* Start Entries supplied *
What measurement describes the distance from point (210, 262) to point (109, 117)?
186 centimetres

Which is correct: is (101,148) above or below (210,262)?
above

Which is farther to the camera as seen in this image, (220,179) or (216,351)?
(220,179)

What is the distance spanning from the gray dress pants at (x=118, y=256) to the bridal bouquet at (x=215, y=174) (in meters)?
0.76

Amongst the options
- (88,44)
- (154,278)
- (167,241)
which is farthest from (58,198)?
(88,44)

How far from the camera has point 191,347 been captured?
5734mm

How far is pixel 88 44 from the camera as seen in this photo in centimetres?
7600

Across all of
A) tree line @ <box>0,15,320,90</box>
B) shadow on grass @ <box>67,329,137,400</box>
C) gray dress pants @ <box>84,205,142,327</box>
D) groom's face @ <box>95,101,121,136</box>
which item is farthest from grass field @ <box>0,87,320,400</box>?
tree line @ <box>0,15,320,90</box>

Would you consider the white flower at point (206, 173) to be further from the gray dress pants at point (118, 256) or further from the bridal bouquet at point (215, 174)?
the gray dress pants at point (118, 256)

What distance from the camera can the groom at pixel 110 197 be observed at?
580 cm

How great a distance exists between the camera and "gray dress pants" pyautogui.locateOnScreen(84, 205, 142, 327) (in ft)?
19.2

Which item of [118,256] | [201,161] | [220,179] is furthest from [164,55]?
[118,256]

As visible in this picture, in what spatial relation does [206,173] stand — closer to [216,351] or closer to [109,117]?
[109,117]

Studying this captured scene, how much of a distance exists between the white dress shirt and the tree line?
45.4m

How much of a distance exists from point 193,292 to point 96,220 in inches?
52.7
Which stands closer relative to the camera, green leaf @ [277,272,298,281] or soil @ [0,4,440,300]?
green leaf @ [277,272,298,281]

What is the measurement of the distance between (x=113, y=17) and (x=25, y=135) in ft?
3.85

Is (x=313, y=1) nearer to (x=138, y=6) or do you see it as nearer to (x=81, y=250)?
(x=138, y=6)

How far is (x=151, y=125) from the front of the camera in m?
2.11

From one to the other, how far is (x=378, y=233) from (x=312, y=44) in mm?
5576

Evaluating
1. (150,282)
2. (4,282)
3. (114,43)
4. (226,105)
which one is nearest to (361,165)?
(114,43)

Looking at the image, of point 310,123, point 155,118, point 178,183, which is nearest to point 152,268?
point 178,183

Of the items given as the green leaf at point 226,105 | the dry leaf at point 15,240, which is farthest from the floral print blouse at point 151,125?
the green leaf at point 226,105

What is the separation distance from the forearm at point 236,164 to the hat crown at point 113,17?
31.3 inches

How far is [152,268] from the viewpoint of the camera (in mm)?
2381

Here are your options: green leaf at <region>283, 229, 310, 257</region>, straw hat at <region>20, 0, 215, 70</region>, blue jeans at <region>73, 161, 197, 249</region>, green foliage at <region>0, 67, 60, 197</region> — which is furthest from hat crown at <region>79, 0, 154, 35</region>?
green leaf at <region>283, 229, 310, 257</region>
* End Entries supplied *
Goal:
From the line containing "What is the measurement" down to the final line of the data, write out every line exactly; both the first and last of these belong in your answer, and nothing else does.

Full answer:
What is the measurement of the distance between (x=113, y=17) and (x=25, y=135) in ft?
3.85

Is (x=313, y=1) nearer to (x=138, y=6) or do you see it as nearer to (x=81, y=250)?
(x=138, y=6)

How far is (x=151, y=125) from the front of the camera in m?
2.11

From one to the other, how far is (x=378, y=233) from (x=312, y=44) in mm?
5576

Evaluating
1. (150,282)
2. (4,282)
3. (114,43)
4. (226,105)
which one is nearest to (361,165)?
(114,43)

Looking at the image, of point 310,123, point 155,118, point 178,183, which is nearest to point 152,268?
point 178,183

Of the items given as the green leaf at point 226,105 | the dry leaf at point 15,240, which is farthest from the floral print blouse at point 151,125?
the green leaf at point 226,105

What is the separation distance from the forearm at point 236,164 to the hat crown at point 113,17?
31.3 inches

How far is [152,268] from the viewpoint of the camera (in mm)?
2381

Here are your options: green leaf at <region>283, 229, 310, 257</region>, straw hat at <region>20, 0, 215, 70</region>, blue jeans at <region>73, 161, 197, 249</region>, green foliage at <region>0, 67, 60, 197</region> — which is furthest from hat crown at <region>79, 0, 154, 35</region>?
green leaf at <region>283, 229, 310, 257</region>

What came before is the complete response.